» **EXTRAIT DU DOCUMENT**:

───

Le 21 mars 1997, le directeur des services fiscaux informe le contribuable que l'imposition était régulièrement établie mais qu'il acceptait, à titre exceptionnel, d'exonérer M. X... du paiement des pénalités en raison de sa bonne foi.

Après avoir remercié le délégué, M. X... lui a demandé dans quelle mesure des délais de paiement pourraient lui être accordés par le Trésor public.

L'intervention du délégué a permis à M. X... de rencontrer directement le comptable public en signalant parallèlement sa demande au trésorier-payeur général.

M. X... a informé le délégué que la demande de paiement échelonné de sa dette avait été acceptée par le trésorier et l'a remercié également pour son intervention.

3e cas - Mlle B..., titulaire d'un bail commercial, reçoit notification d'une saisie-attribution afin de verser ses loyers à un établissement bancaire. Ceci, en raison d'une créance dont sa propriétaire, Mme T..., est débitrice vis-à-vis de cet établissement.

Cette procédure, contestée par Mme T..., est confirmée par un jugement du tribunal de grande instance. Entre-temps, la trésorerie adresse à Mlle B... un avis à tiers détenteur valant opposition sur les loyers dus par elle à Mme T..., créancière du Trésor public.

Mlle B..., qui a versé ses loyers au Trésor public, se voit donc réclamer le même montant par l'établissement bancaire en vertu d'un jugement de l'ordre judiciaire.

N'ayant ni l'intention, ni les possibilités financières de payer deux fois le même loyer, elle demande au Trésor public le remboursement des sommes recouvrées, ce qui lui est refusé.

Saisi du dossier, le délégué départemental du Médiateur relève que le jugement confère à la saisie-attribution une priorité sur l'avis à tiers détenteur du Trésor public notifié postérieurement.

Il relève également que Mlle B... avait omis de retourner aux services du Trésor l'accusé de réception réglementaire sur lequel le tiers doit déclarer l'étendue de ses obligations et les modalités qui pourraient les affecter.

Le Trésor public ignorait donc le conflit entre les deux procédures d'exécution dont Mlle B... était l'objet. Informé de cette situation par le délégué, le trésorier-payeur général a aussitôt ordonné à ses services le remboursement des sommes litigieuses à Mlle B..., qui a pu, aussitôt, donner suite à la saisie-attribution bancaire.

4e cas - M. R... doit se rendre à l'ANPE le 3 octobre 1996 à 9 heures pour évaluer sa demande d'emploi.

Sa mère, tétraplégique, est également convoquée, au même moment, par le service médical de la CNAV. Il doit l'accompagner et prévient donc l'ANPE de son retard. Il n'arrive qu'à 11 h 45, et son retard entraîne la perte du bénéfice de ses allocations de chômage.

Ne parvenant pas lui-même à régler ce problème, M. R... prend contact avec le délégué départemental du Médiateur, qui saisit l'ANPE le 12 décembre 1996 en invoquant le principe d'équité.

Deux mois plus tard, le 11 février 1997, la commission de recours gracieux de l'ANPE décide l'annulation de la sanction.

───

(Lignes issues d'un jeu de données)
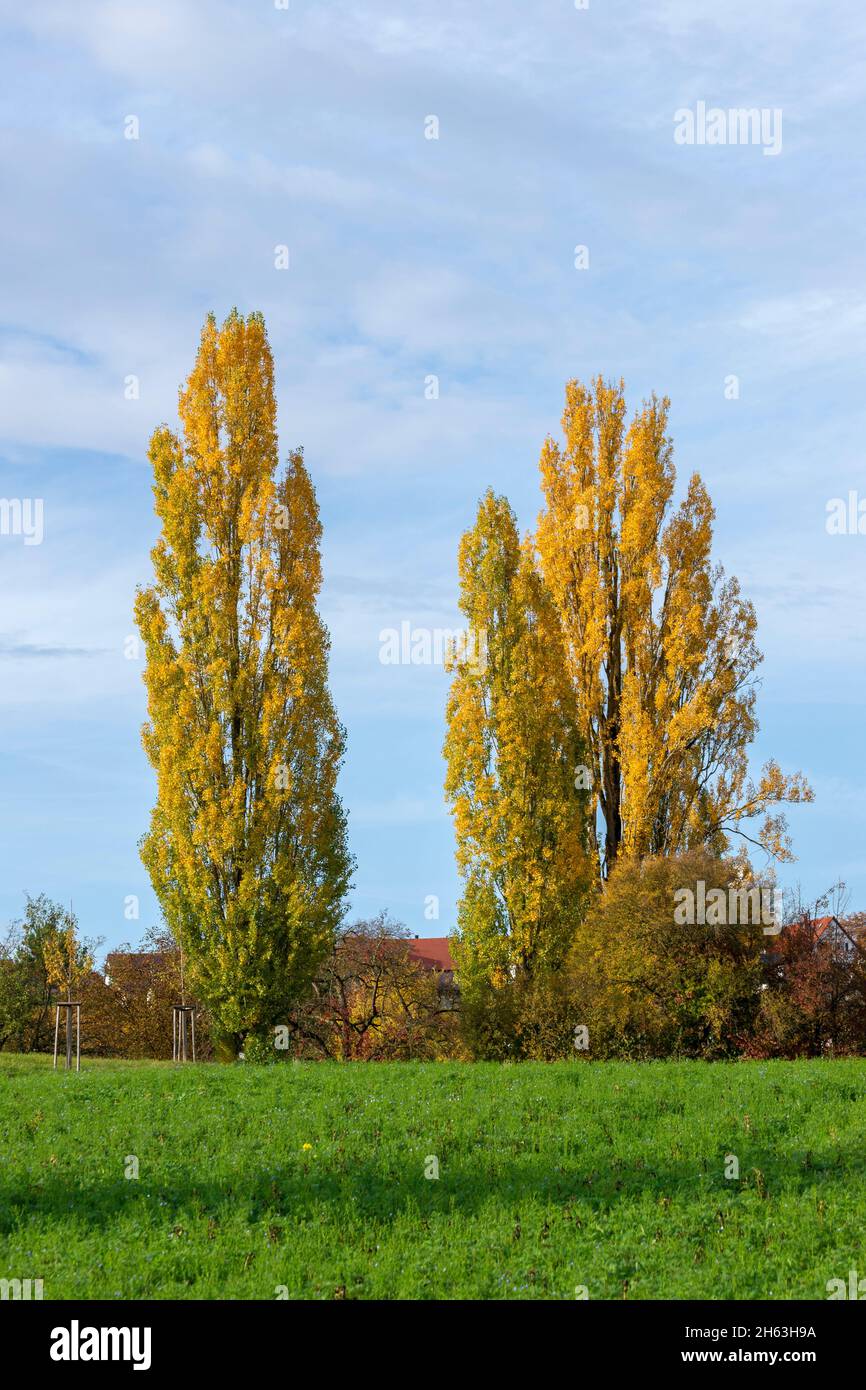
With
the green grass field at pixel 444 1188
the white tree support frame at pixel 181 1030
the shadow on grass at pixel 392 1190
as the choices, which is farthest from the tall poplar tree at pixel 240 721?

───

» **CONSIGNE**:
D'après l'extrait, répondez aux questions suivantes :
(a) À quelle date le directeur des services fiscaux informe-t-il M. X... que l'imposition était régulièrement établie ?
(b) À qui Mlle B... a-t-elle versé ses loyers ?
(c) À quelle date la commission de recours gracieux de l'ANPE décide-t-elle l'annulation de la sanction visant M. R... ?
Appuyez-vous exclusivement sur l'extrait pour répondre.

» **RÉSULTAT**:
(a) Le 21 mars 1997.
(b) Au Trésor public.
(c) Le 11 février 1997.